BİR HAYALİN PEŞİNDEN KOŞULDU!
Konuyla ilgili söz alan CHP İzmir Milletvekili ve KİT Komisyonu üyesi Atila Sertel, ülkemizde binlerce dönüm arazi ekilip biçilmezken, çiftçiler üretime küstürülmüşken binlerce kilometre uzakta çiftçiliğe soyunmanın ancak AK Parti hükümetinin öngörüsüyle olabileceğini vurgulayarak, şunları söyledi:
“Hâl böyleyken TİGEM, Sudan Tarım ve Tabii Kaynaklar Bakanlığıyla bir anlaşma yapıyor ve 2014’te imzalanıyor. Buna göre Türkiye oradaki arazilerde üretim yapıp hem kendi ülkemizde hem de dışarıda satılacak ürün üretimi gibi bir hayalin peşinde koşuyor. Neden ‘hayal’ diyorum? Çünkü bu hayalin gerçekleşmediğini kendi yazdıkları raporda ifade ediyorlar ve aynen şöyle diyorlar: ‘Sudan’da istikrarlı hükûmet kurulamaması nedeniyle bu işin gerçekleşmesi zor görülmektedir.” Nokta! Sudan’da tarım yapılması falan değil yani bu görüldü çünkü Sudan’da bize önerilen toprakların, bırakın tarım yapmayı TİGEM’in ve uzmanların kendi ifadeleriyle ekilip biçilecek arazi olmak bir yana Türkiye topraklarının kalitesiyle ölçülmeye kalkılsa değerlendirilmeyecek kapasitede ve kalitede kötü topraklar olduğunu söylüyor. Dolayısıyla çiftlik arazisi kurma ve Türk girişimcilerinin yatırımına tarım arazilerinin açılması, hep kağıt üzerinde kaldı.”

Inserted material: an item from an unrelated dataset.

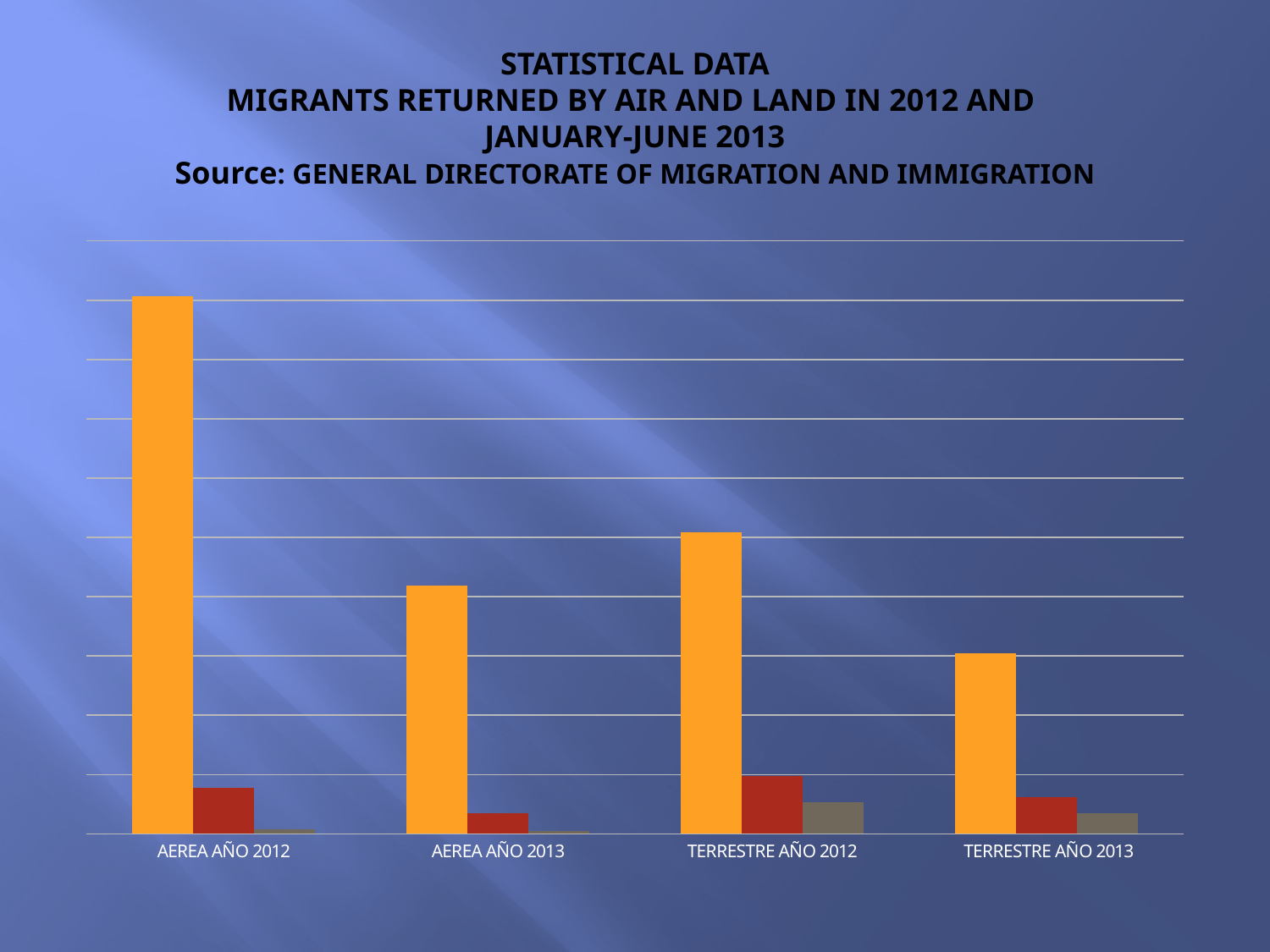
Which category has the tallest orange bar? AEREA AÑO 2012 Is the orange bar for AEREA AÑO 2013 taller or shorter than the orange bar for TERRESTRE AÑO 2012? shorter Which category has the tallest red bar? TERRESTRE AÑO 2012 What kind of chart is shown on the slide? bar chart How many categories are shown on the x axis of the chart? 4 Which category has the shortest orange bar? TERRESTRE AÑO 2013 Within each category, which colour of bar is the tallest? orange Is the orange bar for AEREA AÑO 2012 taller or shorter than the orange bar for TERRESTRE AÑO 2012? taller Is the red bar for AEREA AÑO 2012 taller or shorter than the red bar for AEREA AÑO 2013? taller How many bars are shown for each category? 3 Does the orange bar for AEREA rise or fall from AÑO 2012 to AÑO 2013? fall Does the orange bar for TERRESTRE rise or fall from AÑO 2012 to AÑO 2013? fall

BASİRETSİZLİĞİN FATURASI ÖDENMELİ
Sudan ile yapılan anlaşmanın tam anlamıyla “basiretsiz tüccar” örneği olduğunu belirten Atila Sertel, “Sudan'da tarım yapılması noktasında değil ancak Müslüman bir ülke olarak eğer bizden bir destek ve talep istiyorlarsa biz onlara gerekli desteği ve onların istedikleri taleplere yönelik çalışmaları yürütelim. Ama üç tarafı denizlerle kaplı, mümbit ovaları, güzel ovaları, tarıma açık alanlarıyla güzelim ülkemizde, dört mevsim neredeyse güneşin olduğu, suyun, toprağın bereketli olduğu ülkemizde tarım yapmak varken, tarımı geliştirmek varken başka ülkelerde macera aranmasının da bir faturası olması gerektiğini düşünüyorum. O faturanın da o kararı alan siyasilere çıkarılmasının vakti zamanıdır” diye konuştu.